YOUR INSTRUCTIONS:
Please reproduce all the data exactly as written and omit the pictures.

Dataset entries
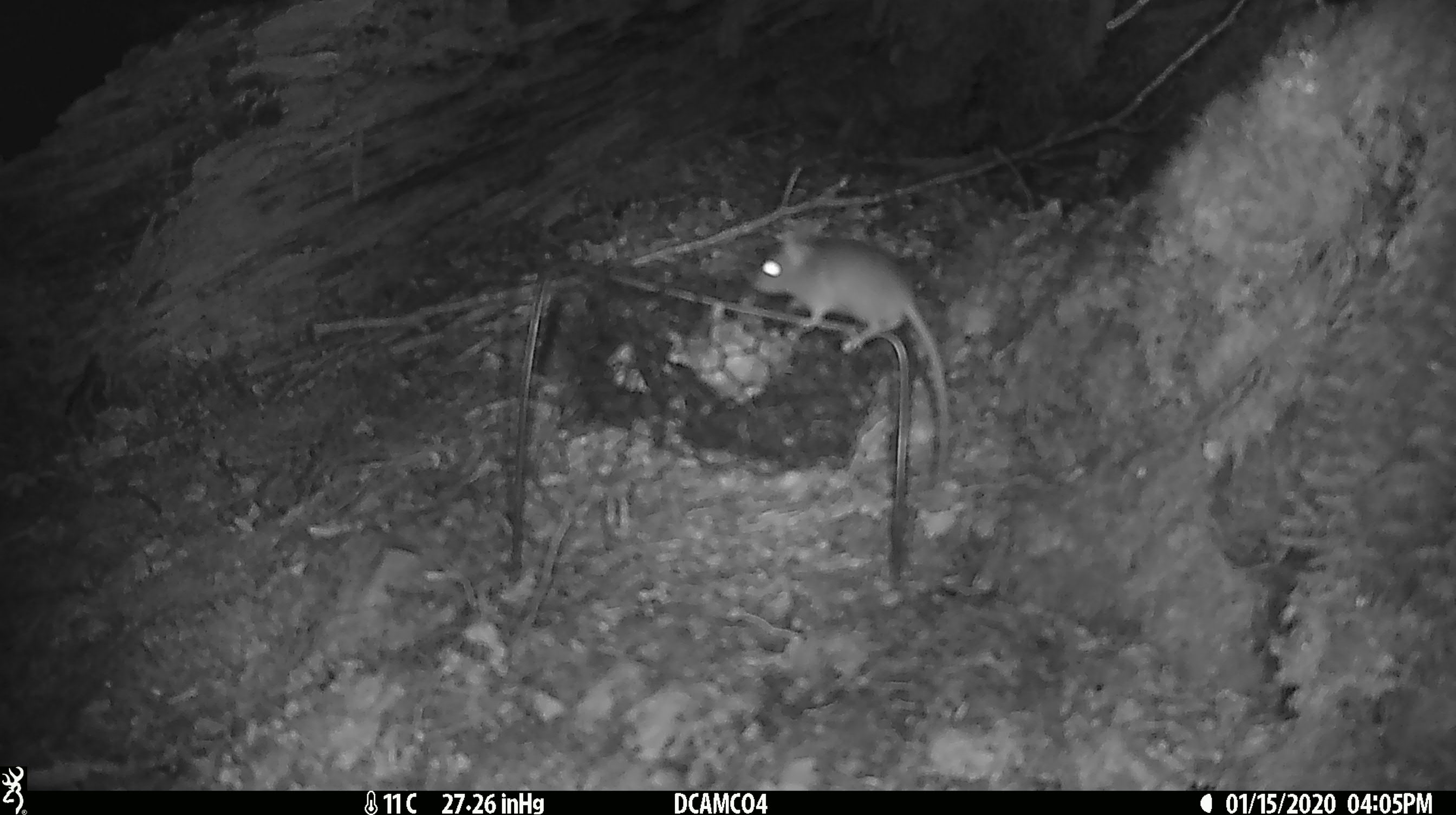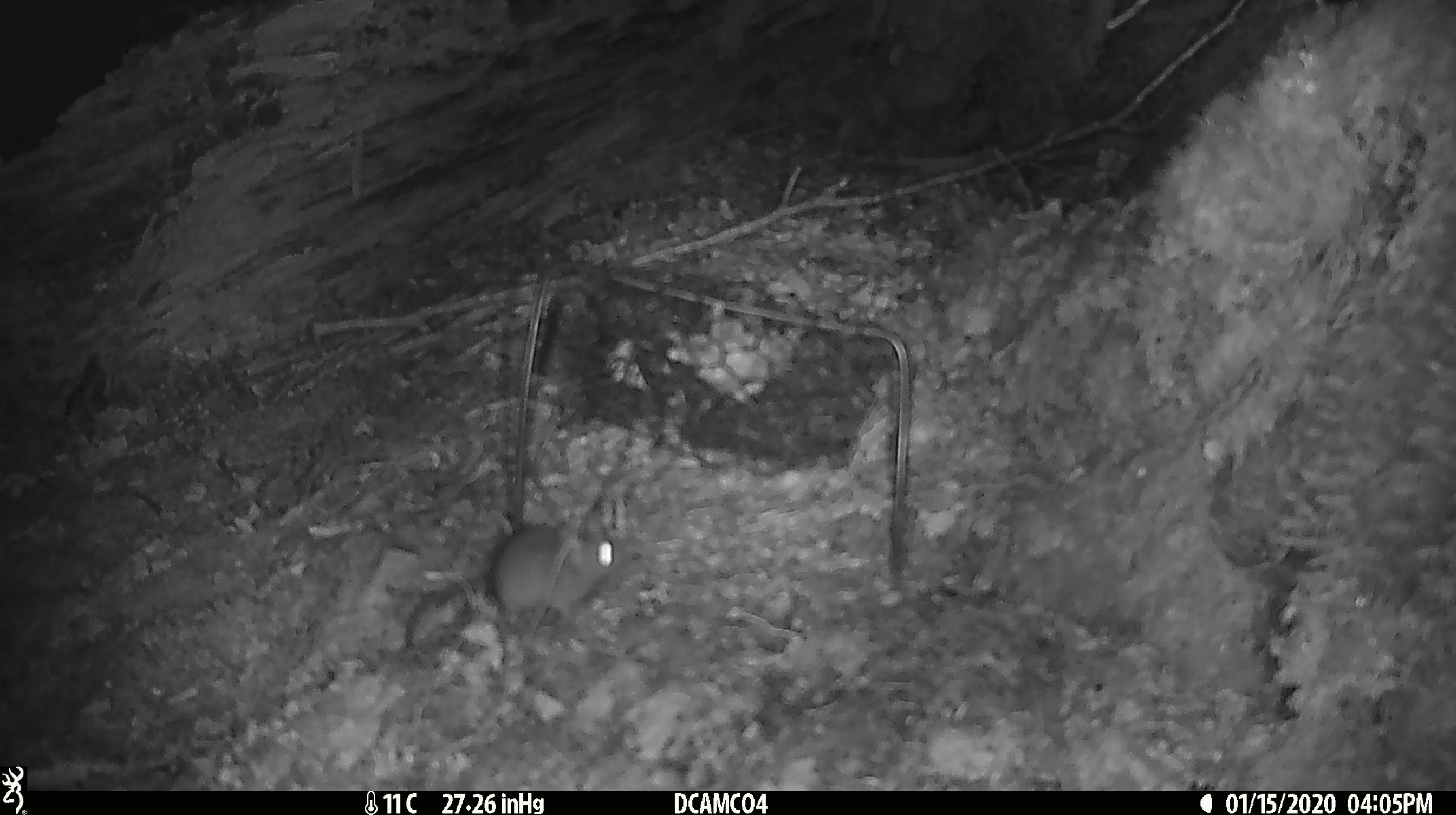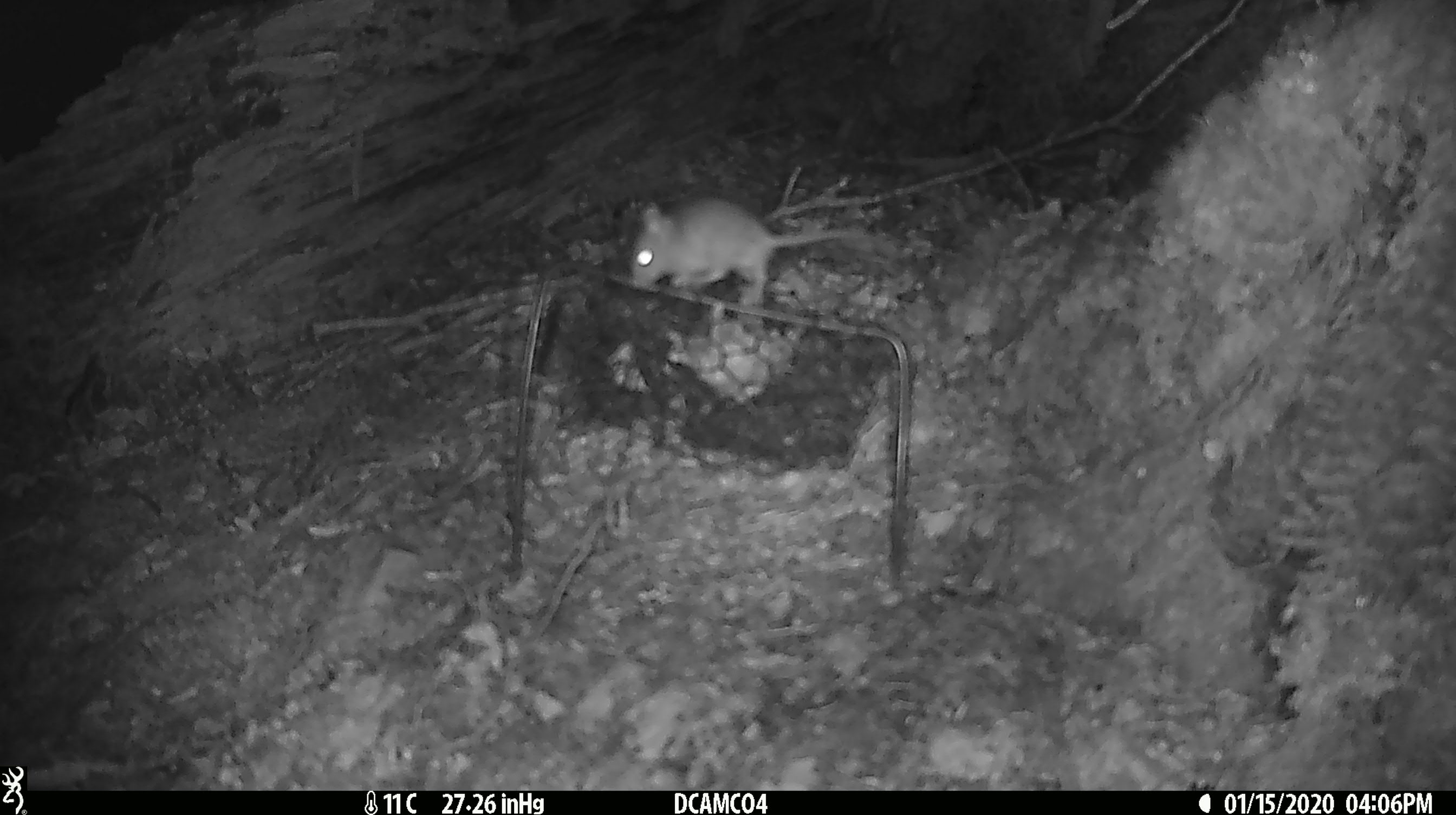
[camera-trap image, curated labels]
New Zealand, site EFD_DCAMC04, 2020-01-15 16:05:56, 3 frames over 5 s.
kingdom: Animalia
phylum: Chordata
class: Mammalia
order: Rodentia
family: Muridae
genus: Mus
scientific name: Mus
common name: mouse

OUTPUT BELOW:
[camera-trap image, curated labels]
New Zealand, site EFD_DCAMC04, 2020-01-15 16:05:56, 3 frames over 5 s.
kingdom: Animalia
phylum: Chordata
class: Mammalia
order: Rodentia
family: Muridae
genus: Mus
scientific name: Mus
common name: mouse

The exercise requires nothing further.